At last, we can create all related Deployments and Services:

$ kubectl create -f guestbook-flask
deployment "frontend" created
service "frontend" created
deployment "redis-master" created
service "redis-master" created
deployment "redis-slave" created
service "redis-slave" created

Now you should be able to see a live, running Guestbook example with functionality and behavior identical to that of the original PHP implementation.

Wrapping Up

Time wrap things up.

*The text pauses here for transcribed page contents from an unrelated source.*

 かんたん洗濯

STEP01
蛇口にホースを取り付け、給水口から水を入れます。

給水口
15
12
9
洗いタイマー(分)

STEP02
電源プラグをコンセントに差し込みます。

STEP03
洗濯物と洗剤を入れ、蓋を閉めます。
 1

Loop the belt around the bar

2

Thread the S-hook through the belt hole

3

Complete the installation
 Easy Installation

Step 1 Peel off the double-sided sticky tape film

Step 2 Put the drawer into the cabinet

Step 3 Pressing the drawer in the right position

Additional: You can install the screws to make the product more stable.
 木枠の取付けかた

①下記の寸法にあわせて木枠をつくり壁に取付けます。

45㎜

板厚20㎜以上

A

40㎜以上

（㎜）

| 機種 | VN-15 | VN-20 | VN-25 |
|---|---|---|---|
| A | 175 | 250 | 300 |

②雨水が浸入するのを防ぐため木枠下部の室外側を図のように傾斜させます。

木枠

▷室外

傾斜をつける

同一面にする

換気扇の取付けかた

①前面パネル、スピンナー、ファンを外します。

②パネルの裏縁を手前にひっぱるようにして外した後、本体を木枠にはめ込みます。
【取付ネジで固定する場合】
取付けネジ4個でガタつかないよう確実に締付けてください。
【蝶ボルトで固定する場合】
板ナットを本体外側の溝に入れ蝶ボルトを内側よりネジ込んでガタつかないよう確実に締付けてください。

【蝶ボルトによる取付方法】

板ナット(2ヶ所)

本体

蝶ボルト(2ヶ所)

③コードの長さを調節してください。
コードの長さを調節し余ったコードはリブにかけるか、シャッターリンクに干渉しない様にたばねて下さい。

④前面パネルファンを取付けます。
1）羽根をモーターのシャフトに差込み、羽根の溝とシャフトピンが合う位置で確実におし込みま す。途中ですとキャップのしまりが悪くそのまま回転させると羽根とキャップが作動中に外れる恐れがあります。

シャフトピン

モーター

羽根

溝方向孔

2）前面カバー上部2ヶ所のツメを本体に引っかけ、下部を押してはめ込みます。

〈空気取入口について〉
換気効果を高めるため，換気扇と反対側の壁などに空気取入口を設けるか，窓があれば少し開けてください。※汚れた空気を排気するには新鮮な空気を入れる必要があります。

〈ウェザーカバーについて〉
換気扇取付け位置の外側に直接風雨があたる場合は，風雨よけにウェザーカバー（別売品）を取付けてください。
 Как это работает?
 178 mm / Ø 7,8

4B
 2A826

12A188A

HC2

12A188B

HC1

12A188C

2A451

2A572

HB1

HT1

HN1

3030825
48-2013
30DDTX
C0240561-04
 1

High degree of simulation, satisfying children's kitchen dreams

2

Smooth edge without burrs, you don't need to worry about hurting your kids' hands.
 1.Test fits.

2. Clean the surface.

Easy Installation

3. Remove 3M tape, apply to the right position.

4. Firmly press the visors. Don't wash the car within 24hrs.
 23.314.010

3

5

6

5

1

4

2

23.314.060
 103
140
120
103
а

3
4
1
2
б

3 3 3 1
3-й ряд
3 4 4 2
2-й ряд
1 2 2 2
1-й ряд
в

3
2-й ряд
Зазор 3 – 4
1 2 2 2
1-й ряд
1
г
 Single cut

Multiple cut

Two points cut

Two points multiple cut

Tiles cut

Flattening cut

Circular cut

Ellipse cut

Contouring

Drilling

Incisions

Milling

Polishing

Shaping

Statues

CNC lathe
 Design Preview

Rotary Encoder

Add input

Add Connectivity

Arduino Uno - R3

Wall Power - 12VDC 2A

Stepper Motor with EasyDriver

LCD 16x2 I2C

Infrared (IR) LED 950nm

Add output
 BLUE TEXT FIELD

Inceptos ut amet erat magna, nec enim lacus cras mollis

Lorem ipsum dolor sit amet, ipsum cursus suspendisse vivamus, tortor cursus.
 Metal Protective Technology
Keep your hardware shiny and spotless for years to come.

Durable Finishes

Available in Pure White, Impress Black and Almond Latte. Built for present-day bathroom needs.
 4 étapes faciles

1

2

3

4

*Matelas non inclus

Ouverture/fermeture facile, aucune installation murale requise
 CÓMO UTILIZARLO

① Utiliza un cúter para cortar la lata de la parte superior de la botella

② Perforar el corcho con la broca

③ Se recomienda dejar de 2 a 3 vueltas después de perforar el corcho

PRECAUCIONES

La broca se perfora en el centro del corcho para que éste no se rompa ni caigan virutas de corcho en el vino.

First, let's delete the Deployments and Services:

$ kubectl delete -f guestbook-flask
deployment "frontend" deleted
service "frontend" deleted
deployment "redis-master" deleted
service "redis-master" deleted
deployment "redis-slave" deleted
service "redis-slave" deleted

We can get rid of the PHP server, and other irrelevant legacy stuff:

$ rm -r guestbook-flask/legacy guestbook-flask/php-redis

At this point, the directory structure should look like this:

$ tree guestbook-flask
guestbook-flask
├── README.md
├── all-in-one
│   ├── frontend.yaml
│   ├── guestbook-all-in-one.yaml
│   └── redis-slave.yaml
├── flask-redis
│   ├── Dockerfile
│   ├── app.py
│   ├── conf.ini
│   └── requirements.txt
├── frontend-deployment.yaml
├── frontend-service.yaml
├── nginx
│   ├── Dockerfile
│   ├── controllers.js
│   ├── index.html
│   └── nginx.conf
├── redis-master-deployment.yaml
├── redis-master-service.yaml
├── redis-slave
│   ├── Dockerfile
│   └── run.sh
├── redis-slave-deployment.yaml
└── redis-slave-service.yaml

4 directories, 20 files

We can commit our changes and push to the fork:

$ git commit -am 'Re-implemented Guestbook example with Flask/uWSGI/NGINX'
$ git push origin master

At some point, if deemed useful by the Kubernetes Development Team and Community, I will submit a pull request to incorporate this into the examples directory. For now, you can clone my fork if you wish to tinker with this example.